If the hardware watchdog bites we see a cause 4 in the serial terminal.

   ets Jan 8 2013, rst cause:4, boot mode: (3,6)

The loops must not take longer than 3 s, to avoid the watchdog to bite. But we can also reset the watchdog inside our software. This can be done with one of the following functions:

ESP.wdtFeed()
delay() (not delayMicroseconds()!)
yield()

They are integrated with the WiFi module so that a connection to a WiFi network is not lost as long as the software watchdog is fed. Unfortunately, I have noticed that things are not quite as smooth with regard to the MQTT library pubsubclient. So in those sketches that use that module, I call on local_yield() or local_delay() as defined in the link below if needs be.

An excellent article can be found on www.sigmdel.ca/michel. Interesting is also the part describing problems and giving solurions for the MQTT module pubsubclient.
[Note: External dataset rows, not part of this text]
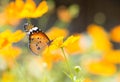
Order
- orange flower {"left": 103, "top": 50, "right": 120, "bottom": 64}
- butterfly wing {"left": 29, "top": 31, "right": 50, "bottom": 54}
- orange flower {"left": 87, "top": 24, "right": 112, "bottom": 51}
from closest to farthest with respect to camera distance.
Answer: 1. butterfly wing {"left": 29, "top": 31, "right": 50, "bottom": 54}
2. orange flower {"left": 103, "top": 50, "right": 120, "bottom": 64}
3. orange flower {"left": 87, "top": 24, "right": 112, "bottom": 51}

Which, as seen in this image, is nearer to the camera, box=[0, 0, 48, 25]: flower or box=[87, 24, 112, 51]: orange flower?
box=[0, 0, 48, 25]: flower

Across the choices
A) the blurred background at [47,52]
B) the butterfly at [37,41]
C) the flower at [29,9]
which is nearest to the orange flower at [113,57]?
the blurred background at [47,52]

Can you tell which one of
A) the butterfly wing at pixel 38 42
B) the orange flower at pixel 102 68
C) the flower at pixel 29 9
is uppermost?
the orange flower at pixel 102 68

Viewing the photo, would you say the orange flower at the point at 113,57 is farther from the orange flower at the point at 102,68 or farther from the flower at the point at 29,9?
the flower at the point at 29,9

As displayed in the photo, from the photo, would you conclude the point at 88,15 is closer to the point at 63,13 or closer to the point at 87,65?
the point at 63,13

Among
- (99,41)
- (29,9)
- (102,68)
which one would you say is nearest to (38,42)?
(29,9)

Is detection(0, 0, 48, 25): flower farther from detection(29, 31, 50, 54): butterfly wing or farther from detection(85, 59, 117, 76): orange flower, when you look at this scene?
detection(85, 59, 117, 76): orange flower

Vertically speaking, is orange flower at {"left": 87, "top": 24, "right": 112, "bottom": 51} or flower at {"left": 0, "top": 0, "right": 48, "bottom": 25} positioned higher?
orange flower at {"left": 87, "top": 24, "right": 112, "bottom": 51}

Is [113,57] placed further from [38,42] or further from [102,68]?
[38,42]

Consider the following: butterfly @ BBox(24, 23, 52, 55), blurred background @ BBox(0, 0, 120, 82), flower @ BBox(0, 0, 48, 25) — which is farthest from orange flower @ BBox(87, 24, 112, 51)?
butterfly @ BBox(24, 23, 52, 55)
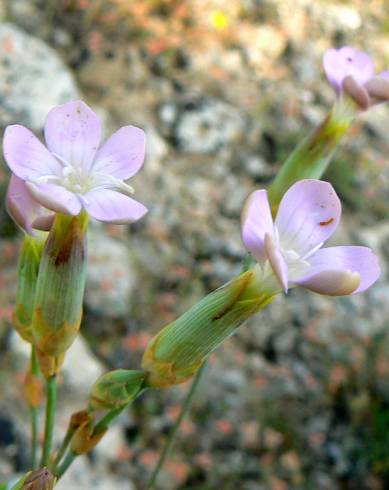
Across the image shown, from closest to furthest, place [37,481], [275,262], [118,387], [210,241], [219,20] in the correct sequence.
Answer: [275,262] < [37,481] < [118,387] < [210,241] < [219,20]

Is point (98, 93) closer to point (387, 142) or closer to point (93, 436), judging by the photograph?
point (387, 142)

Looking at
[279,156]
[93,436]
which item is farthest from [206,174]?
[93,436]

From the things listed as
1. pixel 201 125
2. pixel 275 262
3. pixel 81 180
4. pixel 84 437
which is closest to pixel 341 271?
pixel 275 262

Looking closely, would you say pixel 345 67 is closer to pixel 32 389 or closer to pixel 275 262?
pixel 275 262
Watch the watchdog: the watchdog reset counter

I had problems with two neopixel projects (neo clock and neo lamp). Both used the ESP8266 (Wemos D1 mini pro) and the Adafruit Neopixel library. In both projects I got watchdog resets, but only after 20-60 minutes; about 8 resets in 5 hours. To watch and count these resets and to be able to see if the problem remains after changing the code I programmed a little watchdog reset counter.

Hardware

I had still an unused Wemos D1 mini LED matrix shield. As the resets are not frequent 8x8 LEDs let me count to 64, which is amply enough for this project.

We connect an arbitrary input pin (D5 (14) and D7 (13) are used by the matrix) called PIN_INPUT with an output pin (PIN_OUTPUT) of our microcontroller to be tested.

Software

We count rising edges on an input counter pin (PIN_INPUT) with the help of an Interrupt Service Routine (ISR). In the setup of the program that we test we add the following lines:

    pinMode(PIN_OUTPUT,OUTPUT);
    digitalWrite(PIN_OUTPUT,LOW);
    digitalWrite(PIN_OUTPUT,HIGH);
    delay(100);
    digitalWrite(PIN_OUTPUT,LOW);

The output pin is an arbitrary free pin.

Here is the Arduino sketch for the watchdog reset counter:

    //  watchdog reset counter

    #include <Adafruit_GFX.h>
    #include <WEMOS_Matrix_GFX.h>

    MLED matrix(0); //set intensity=7 (maximum)
    const byte PIN_INPUT = 12; //D6
    volatile bool flag = false;
    byte count;

    void setup() {
      Serial.begin(115200);
      delay(500);
      Serial.println("\n8x8 Watchdog counter");
      pinMode(PIN_INPUT, INPUT);
      matrix.clear();      // clear display
      matrix.writeDisplay();  // write the changes we just made to the display
      attachInterrupt(digitalPinToInterrupt(PIN_INPUT), ISR, RISING);
    }

    ICACHE_RAM_ATTR void ISR() {
      flag = true;
    }

    void loop() {
      if (flag) {
        count++;
        flag = false;
        Serial.println(count);
        cnt2matrix(count);
      }
      delay(1000);
    }

    void cnt2matrix(byte count) {

      byte y = (count-1)/8;
      byte x = (count-1)%8;
      Serial.print(x);
      Serial.print("  ");
      Serial.println(y);
      matrix.drawPixel(x, y, LED_ON);
      matrix.writeDisplay();  // write the changes we just made to the display
    }

To get no watchdog resets with the watchdog counter we need to use the linker attribute ICACHE_RAM_ATTR for our Interrupt Service Routine. With this attribute we say that the function should be stored in the RAM. As the entire flash is used for the program and storage, reading and writing to the flash can be done only over 1 thread. Accessing the flash simultaneously over 2 different threads will probably crash the ESP.